Who was this wise young man I could have sworn only this morning, didn’t have fused frontal lobes as he returned to the house not once, not twice, but THREE times as he remembered keys, wallet, and then his phone? He painfully knew his subject having just re-made the Varsity baseball team…after initially being cut. His position was tenuous, and he felt the constant stress to keep pace with the other catchers lest he get ‘sent down’ again.
“I never thought about that before, but you're right,” my daughter said. “I’ve gotten a lot less sensitive about not making the team because someone else was better than me. Yeah, it’s disappointing, but I can’t control how many other players play outside back and, of course, I can’t control how good they are.”
Huh. This was a life lesson I hadn’t expected. My husband and I had enjoyable team-sport experiences in our childhoods, so we encouraged the kids to try out for one they liked. We hoped they would reap the benefits of teamwork, better body image, and more self-confidence.
I had given no thought; once they moved from recreational league to competitive league, they might learn more. The kids were gaining valuable perspective to add to their 'life toolbox': today; one outside-back slot on the soccer team and one catcher position on the baseball team…tomorrow; one job opening.
In fact, research by Ernst & Young found that the majority (52%) of C-suite women (CEO, CIO, CFO, COO) played sport at the much more competitive university level, compared to just 39% of women at other management levels. And C-suite women note that their competitiveness has been a more significant factor in their careers than more junior women: 37% cite this as a critical factor, compared with 26% of others.
“How do you explain Mrs. Wang then?” I invoked my son’s Chinese teacher. “She can’t see any redeeming quality in sports, and yet she is one of the most competitive people I know!”
My son lost it, milk almost coming out of his nose recalling, I’m sure, how she had admonished him for missing her last period Chinese class due to a Varsity baseball game. “School is more important than silly games,” she had lectured him.
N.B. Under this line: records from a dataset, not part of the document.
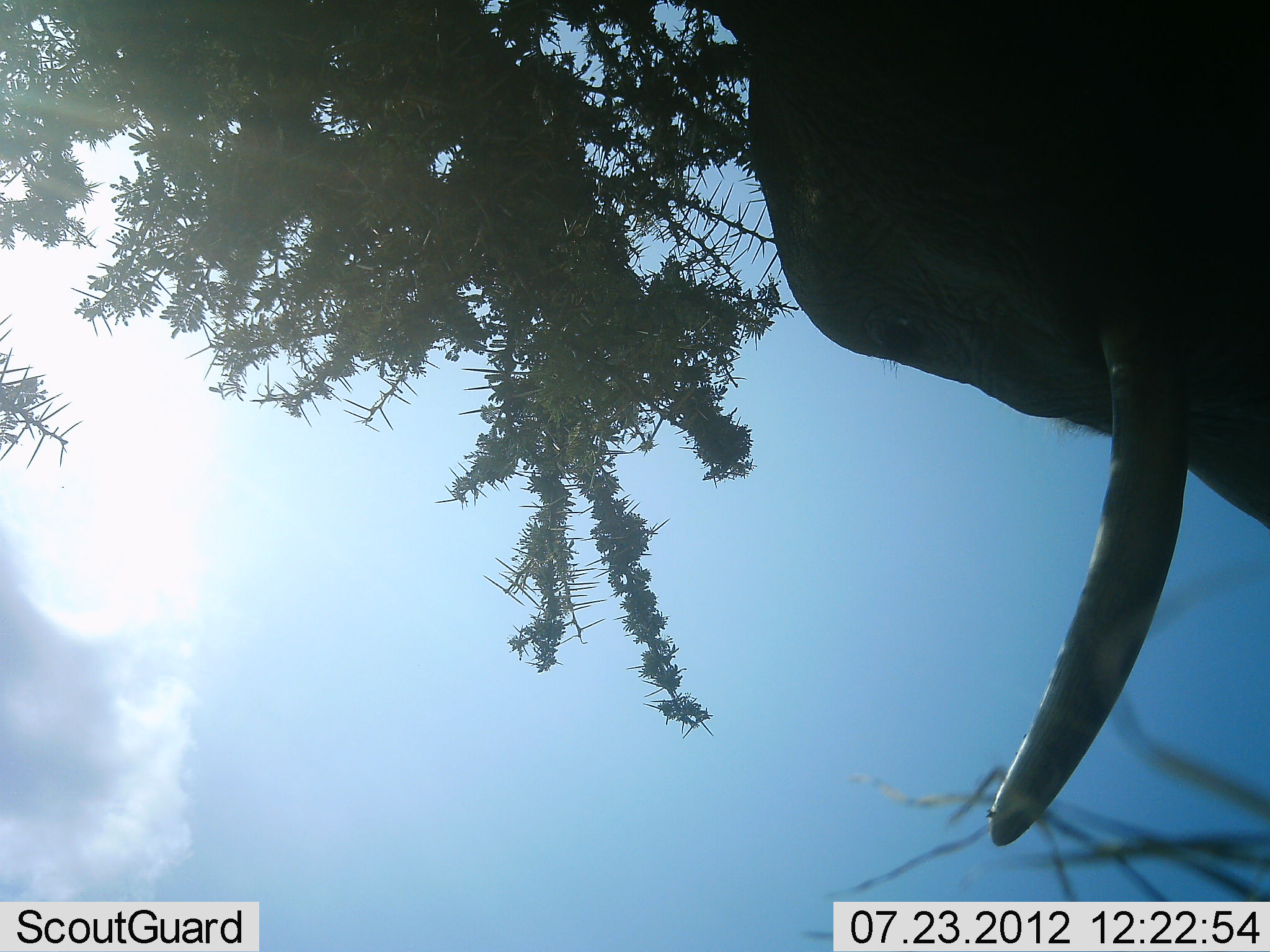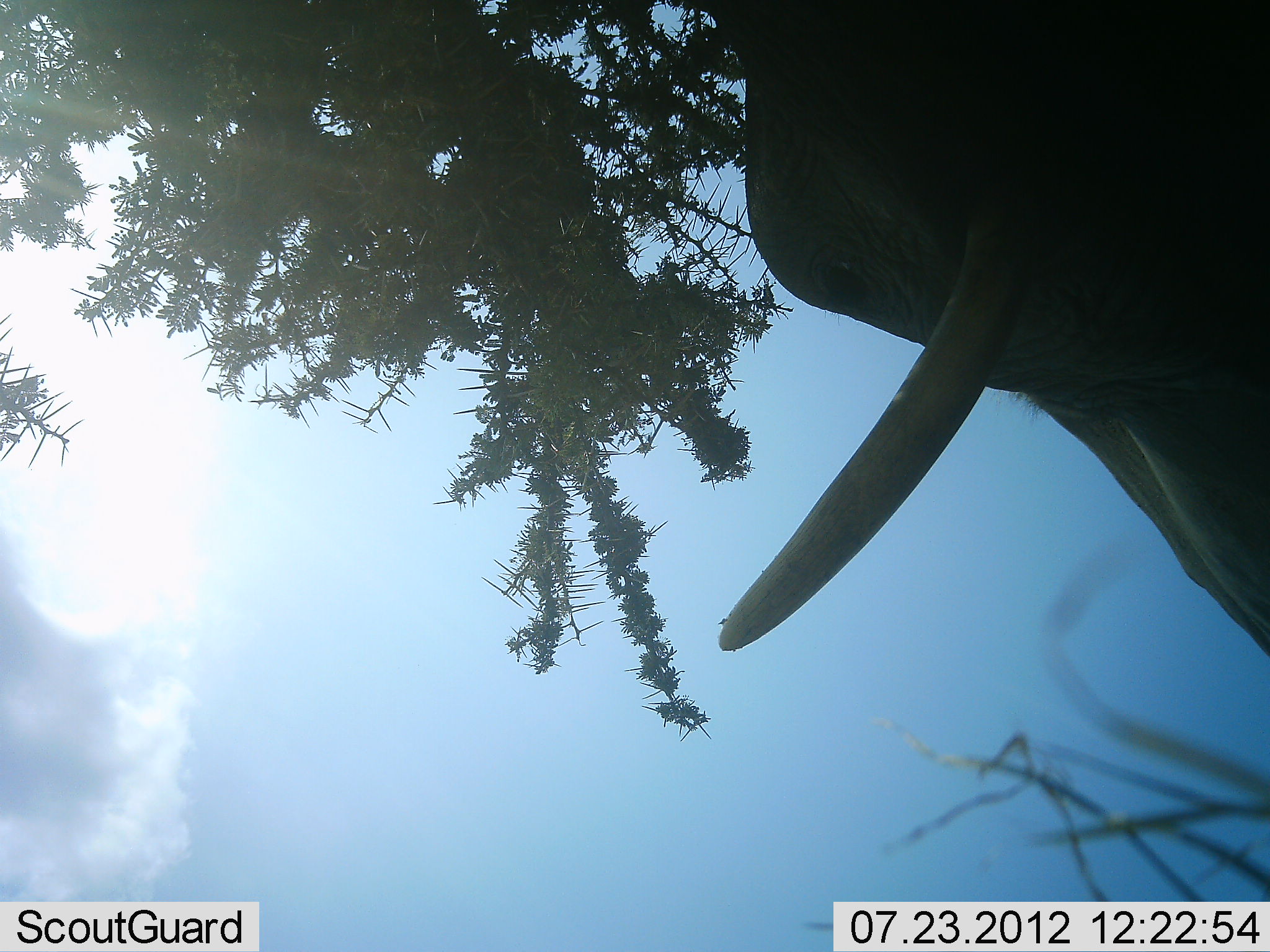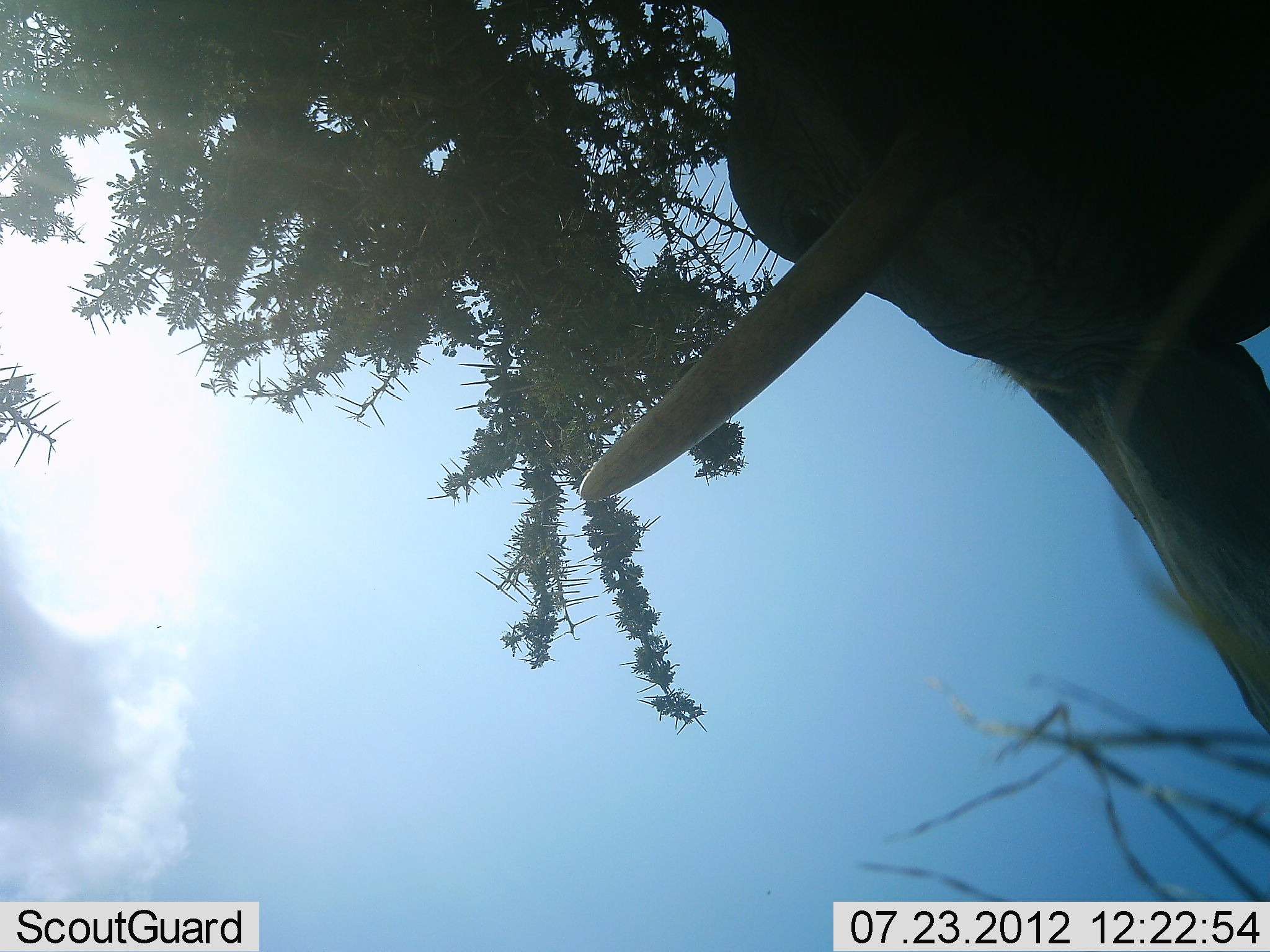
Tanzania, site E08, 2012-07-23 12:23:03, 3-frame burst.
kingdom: Animalia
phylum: Chordata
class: Mammalia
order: Proboscidea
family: Elephantidae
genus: Loxodonta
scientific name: Loxodonta africana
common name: african bush elephant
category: elephant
Elephant (african bush elephant) (Loxodonta africana), count 1. Behavior (volunteer vote fractions): standing 70%, resting 0%, moving 20%, interacting 10%. Young present (vote fraction): 0%. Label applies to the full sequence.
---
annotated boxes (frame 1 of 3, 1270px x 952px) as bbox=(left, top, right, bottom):
animal: bbox=(677, 1, 1270, 849)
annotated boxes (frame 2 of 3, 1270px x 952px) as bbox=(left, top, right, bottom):
animal: bbox=(695, 1, 1270, 663)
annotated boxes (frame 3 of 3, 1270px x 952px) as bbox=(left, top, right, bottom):
animal: bbox=(579, 0, 1270, 731)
Ah, my ‘little’ boy was back.
“The Chinese have their own competitive sport. It’s called the gaokao,” my Hong-Kong raised husband chimed in. Gaokao is China’s highest stakes test which pits students against each other and can make or break the test taker’s future. It is the sole determinant of whether you gain or get denied entrance to a university. It can impact your career and even your marriage prospects.
Beyond a doubt, sports isn’t the only way to experience competition. Any competition would work, although we don't need to go as far as gaokao. However, I suspect you need consistent exposure to get the effect. This isn’t a statistically valid sample, but it took about three tryouts and experiencing either defeat or achievement before my children could take competition with peers in stride. There were fewer tears and blame, and more balanced analysis of their and other's shortcomings.
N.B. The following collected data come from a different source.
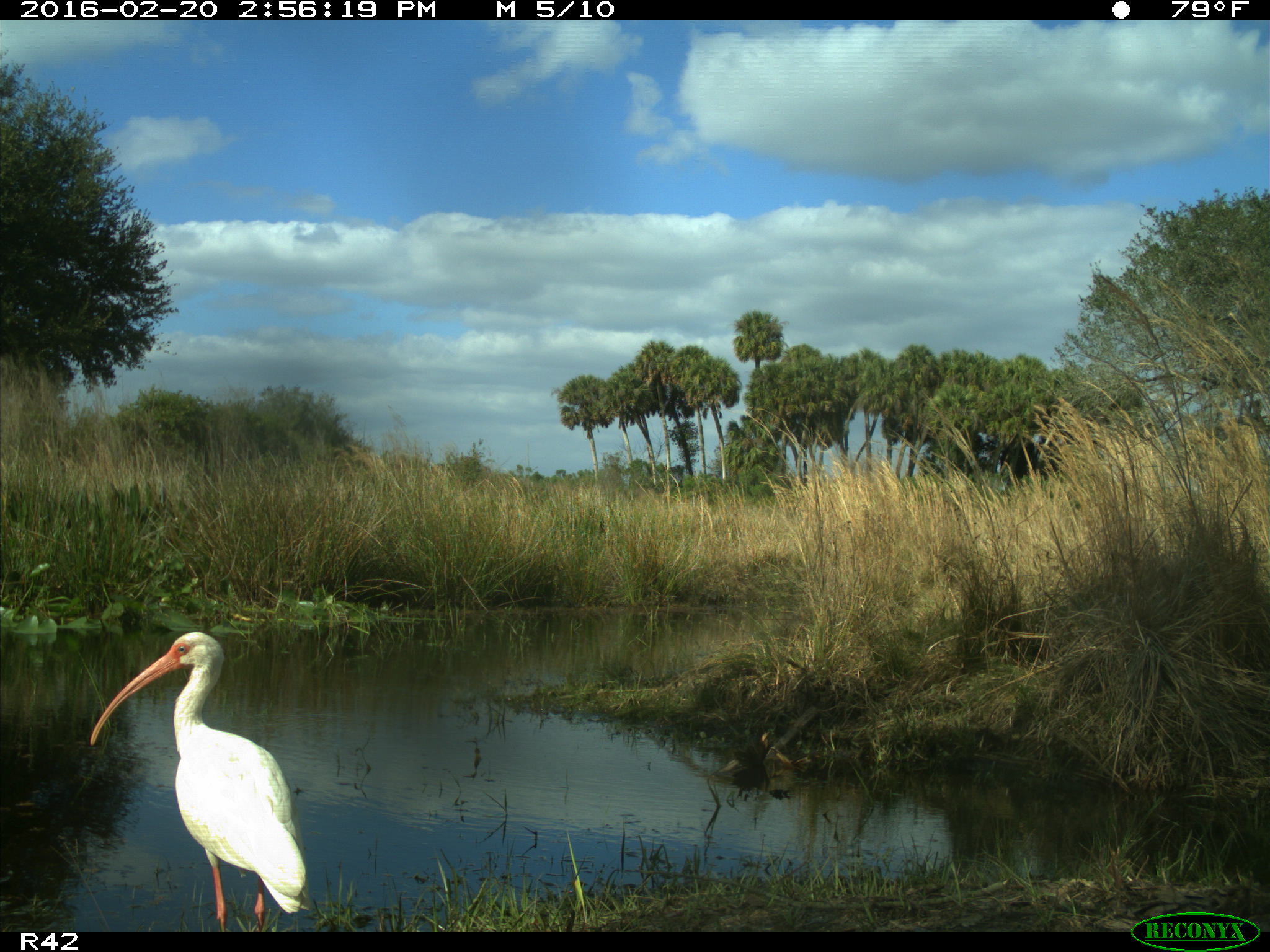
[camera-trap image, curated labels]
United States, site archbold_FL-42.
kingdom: Animalia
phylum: Chordata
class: Aves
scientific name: Aves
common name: birds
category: unidentified bird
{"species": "unidentified bird (birds) (Aves)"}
Debate club, music competitions, and running for student leadership positions are fantastic examples. In all these cases, either you win, or you don’t. Someone else bests you, or you beat them.
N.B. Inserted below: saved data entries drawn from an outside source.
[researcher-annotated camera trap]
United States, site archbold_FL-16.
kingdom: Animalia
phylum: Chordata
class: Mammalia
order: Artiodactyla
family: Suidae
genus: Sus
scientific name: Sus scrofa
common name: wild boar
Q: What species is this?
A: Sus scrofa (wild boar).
The American school system, unless it is a curved test, gives everyone a shot at getting an A. Schools abhor competition and although this is fantastic when they are young and developing their self-esteem, I wonder if more exposure to competition wouldn’t make them more world ready.
As we move through life, comparisons are unavoidable. We will be stronger adults when we learn to take the strengths from competition, like increasing your drive to achieve and taking more risks and steal ourselves to the downsides, like experiencing jealousy or personal devastation.
“It’s like that Russian skater,” my daughter said referring to the recent Winter Olympics. “She was 18 and expected to own the competition, but then this other Russian skater turned 15-years-old right before the Olympics. She 'stole' the gold from her. It was so sad, but it wasn’t unfair. She couldn’t control how amazing the younger girl would be.”